### [Фрагмент текста]

Только напрасно обыватель ищет ответа на этот вопрос исключительно у жанровой живописи, напрасно пробегает он скучающим оком все полотна, где нет человека с его страстями и радостями, напрасно думает он, что «Рощей» и «Морем» нельзя передать эти страсти и радости, а непременно нужно обратиться к носителю этих чувств — к человеку.

Среди художников не раз появлялись мастера-чародеи, которые умели сказать каждой травке, каждому листику:

— Служи моему чувству, будь вещественным сгустком этого чувства, всецело перейди в него, прекратив самостоятельное свое существование, а я награжу тебя бессмертным отблеском вечной красоты…

Царем таких чародеев и был у нас покойный Левитан.

Он полновластно подчинил себе всю природу и заставил ее, молчаливую, рассказать нам обо всех скорбях и тревогах великого художника.

Вот он пишет вам свой «Март». Казалось бы, кроме талого снегу, мокрых досок деревянного строения да голубого неба — что может быть еще на этой картине? Однако нет. После этой картины вы уже будете исполнены не того чувства, которое владело вами до нее.

Вслушайтесь в него. Это настоящий гимн жизни, это упоение бытием, это радостная Jasagung всему, что живет, движется и ощущает.

### [Данные]
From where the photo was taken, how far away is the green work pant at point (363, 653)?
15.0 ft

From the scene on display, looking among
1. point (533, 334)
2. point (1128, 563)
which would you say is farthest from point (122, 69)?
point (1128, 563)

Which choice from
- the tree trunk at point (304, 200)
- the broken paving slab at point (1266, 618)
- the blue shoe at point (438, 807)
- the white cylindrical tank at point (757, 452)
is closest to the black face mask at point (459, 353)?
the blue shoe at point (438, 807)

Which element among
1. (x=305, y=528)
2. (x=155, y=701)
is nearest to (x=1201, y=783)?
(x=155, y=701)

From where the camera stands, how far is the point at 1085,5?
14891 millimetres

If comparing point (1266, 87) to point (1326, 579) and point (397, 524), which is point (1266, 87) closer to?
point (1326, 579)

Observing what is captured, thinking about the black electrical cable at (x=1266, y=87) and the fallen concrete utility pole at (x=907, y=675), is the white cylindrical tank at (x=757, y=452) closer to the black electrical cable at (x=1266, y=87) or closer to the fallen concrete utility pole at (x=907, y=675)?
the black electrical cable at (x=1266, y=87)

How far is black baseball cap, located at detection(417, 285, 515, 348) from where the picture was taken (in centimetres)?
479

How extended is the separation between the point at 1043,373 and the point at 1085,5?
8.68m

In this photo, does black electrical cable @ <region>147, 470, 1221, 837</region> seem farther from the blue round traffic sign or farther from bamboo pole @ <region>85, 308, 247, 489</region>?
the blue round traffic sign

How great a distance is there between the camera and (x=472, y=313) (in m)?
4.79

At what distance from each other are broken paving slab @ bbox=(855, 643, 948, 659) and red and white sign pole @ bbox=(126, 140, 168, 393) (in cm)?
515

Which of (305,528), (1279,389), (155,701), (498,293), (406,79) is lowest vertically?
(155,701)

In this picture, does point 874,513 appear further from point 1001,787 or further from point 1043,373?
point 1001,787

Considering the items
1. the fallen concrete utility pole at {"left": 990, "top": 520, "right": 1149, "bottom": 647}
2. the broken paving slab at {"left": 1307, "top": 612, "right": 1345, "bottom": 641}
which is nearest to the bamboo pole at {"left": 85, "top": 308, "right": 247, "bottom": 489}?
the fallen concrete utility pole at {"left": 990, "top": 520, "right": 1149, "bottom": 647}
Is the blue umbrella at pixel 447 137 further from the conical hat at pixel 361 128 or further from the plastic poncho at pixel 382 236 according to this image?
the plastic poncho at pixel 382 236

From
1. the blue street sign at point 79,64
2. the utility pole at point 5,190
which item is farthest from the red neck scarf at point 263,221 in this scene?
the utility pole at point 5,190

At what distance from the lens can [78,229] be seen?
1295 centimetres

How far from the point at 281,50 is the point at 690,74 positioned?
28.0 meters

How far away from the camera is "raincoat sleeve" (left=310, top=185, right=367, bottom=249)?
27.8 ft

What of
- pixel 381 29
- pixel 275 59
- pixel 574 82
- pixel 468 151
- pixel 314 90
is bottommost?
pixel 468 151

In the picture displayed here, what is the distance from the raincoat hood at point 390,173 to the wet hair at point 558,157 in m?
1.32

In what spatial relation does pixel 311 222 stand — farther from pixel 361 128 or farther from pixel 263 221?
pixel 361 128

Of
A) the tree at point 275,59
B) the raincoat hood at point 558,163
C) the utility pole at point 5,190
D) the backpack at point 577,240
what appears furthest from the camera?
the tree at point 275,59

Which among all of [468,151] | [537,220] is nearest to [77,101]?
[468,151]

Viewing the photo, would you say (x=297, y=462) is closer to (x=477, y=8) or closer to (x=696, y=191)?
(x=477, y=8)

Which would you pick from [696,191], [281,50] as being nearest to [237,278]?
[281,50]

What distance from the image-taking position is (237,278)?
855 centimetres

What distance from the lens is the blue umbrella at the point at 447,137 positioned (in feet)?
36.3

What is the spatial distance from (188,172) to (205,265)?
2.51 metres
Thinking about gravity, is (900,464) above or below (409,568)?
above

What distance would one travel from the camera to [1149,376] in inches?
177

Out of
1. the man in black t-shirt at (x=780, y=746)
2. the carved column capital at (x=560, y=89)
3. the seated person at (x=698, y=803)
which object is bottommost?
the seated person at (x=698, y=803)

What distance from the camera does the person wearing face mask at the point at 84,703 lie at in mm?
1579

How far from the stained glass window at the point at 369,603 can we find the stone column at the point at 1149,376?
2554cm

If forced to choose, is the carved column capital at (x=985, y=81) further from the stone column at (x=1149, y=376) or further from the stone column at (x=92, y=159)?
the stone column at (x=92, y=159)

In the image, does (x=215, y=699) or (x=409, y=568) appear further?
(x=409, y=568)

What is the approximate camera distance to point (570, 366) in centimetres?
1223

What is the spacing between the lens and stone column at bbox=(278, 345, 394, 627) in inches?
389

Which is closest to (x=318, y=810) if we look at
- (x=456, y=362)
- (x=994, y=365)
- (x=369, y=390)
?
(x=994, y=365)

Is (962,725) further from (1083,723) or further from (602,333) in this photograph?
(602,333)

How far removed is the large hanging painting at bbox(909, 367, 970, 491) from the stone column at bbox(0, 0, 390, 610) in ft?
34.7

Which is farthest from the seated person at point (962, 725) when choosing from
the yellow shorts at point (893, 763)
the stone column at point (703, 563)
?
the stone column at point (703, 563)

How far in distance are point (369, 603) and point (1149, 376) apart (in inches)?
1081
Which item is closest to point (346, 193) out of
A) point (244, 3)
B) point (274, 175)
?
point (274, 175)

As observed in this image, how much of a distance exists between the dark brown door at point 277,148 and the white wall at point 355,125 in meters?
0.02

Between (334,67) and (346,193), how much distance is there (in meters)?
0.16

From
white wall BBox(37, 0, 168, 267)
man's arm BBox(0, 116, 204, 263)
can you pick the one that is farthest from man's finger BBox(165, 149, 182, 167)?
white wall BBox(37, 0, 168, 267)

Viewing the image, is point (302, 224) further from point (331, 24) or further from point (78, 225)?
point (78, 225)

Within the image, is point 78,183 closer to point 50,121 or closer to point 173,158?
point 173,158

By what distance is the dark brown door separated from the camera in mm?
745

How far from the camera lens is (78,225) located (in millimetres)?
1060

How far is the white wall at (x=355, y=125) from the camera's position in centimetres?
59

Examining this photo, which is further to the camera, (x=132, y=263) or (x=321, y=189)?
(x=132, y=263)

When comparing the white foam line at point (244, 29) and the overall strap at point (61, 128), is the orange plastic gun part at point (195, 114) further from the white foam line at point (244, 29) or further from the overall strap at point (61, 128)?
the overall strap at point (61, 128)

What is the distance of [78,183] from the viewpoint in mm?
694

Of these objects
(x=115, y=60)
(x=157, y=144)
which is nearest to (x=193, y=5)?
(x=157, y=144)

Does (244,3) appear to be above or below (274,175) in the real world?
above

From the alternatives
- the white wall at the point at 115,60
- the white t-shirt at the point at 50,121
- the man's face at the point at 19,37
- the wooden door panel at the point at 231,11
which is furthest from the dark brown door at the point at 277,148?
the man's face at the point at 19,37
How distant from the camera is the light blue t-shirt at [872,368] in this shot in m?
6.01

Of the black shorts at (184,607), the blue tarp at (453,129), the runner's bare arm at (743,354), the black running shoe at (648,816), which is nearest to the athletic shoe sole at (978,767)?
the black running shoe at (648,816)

### [Задание]
В тексте о Левитане замените «обыватель» на «зритель» в части, которая начинается словами «Только напрасно обыватель» и заканчивается словами «у нас покойный Левитан.». Приведите эту часть целиком с заменой.

### [Ответ на задание]
Только напрасно зритель ищет ответа на этот вопрос исключительно у жанровой живописи, напрасно пробегает он скучающим оком все полотна, где нет человека с его страстями и радостями, напрасно думает он, что «Рощей» и «Морем» нельзя передать эти страсти и радости, а непременно нужно обратиться к носителю этих чувств — к человеку.

Среди художников не раз появлялись мастера-чародеи, которые умели сказать каждой травке, каждому листику:

— Служи моему чувству, будь вещественным сгустком этого чувства, всецело перейди в него, прекратив самостоятельное свое существование, а я награжу тебя бессмертным отблеском вечной красоты…

Царем таких чародеев и был у нас покойный Левитан.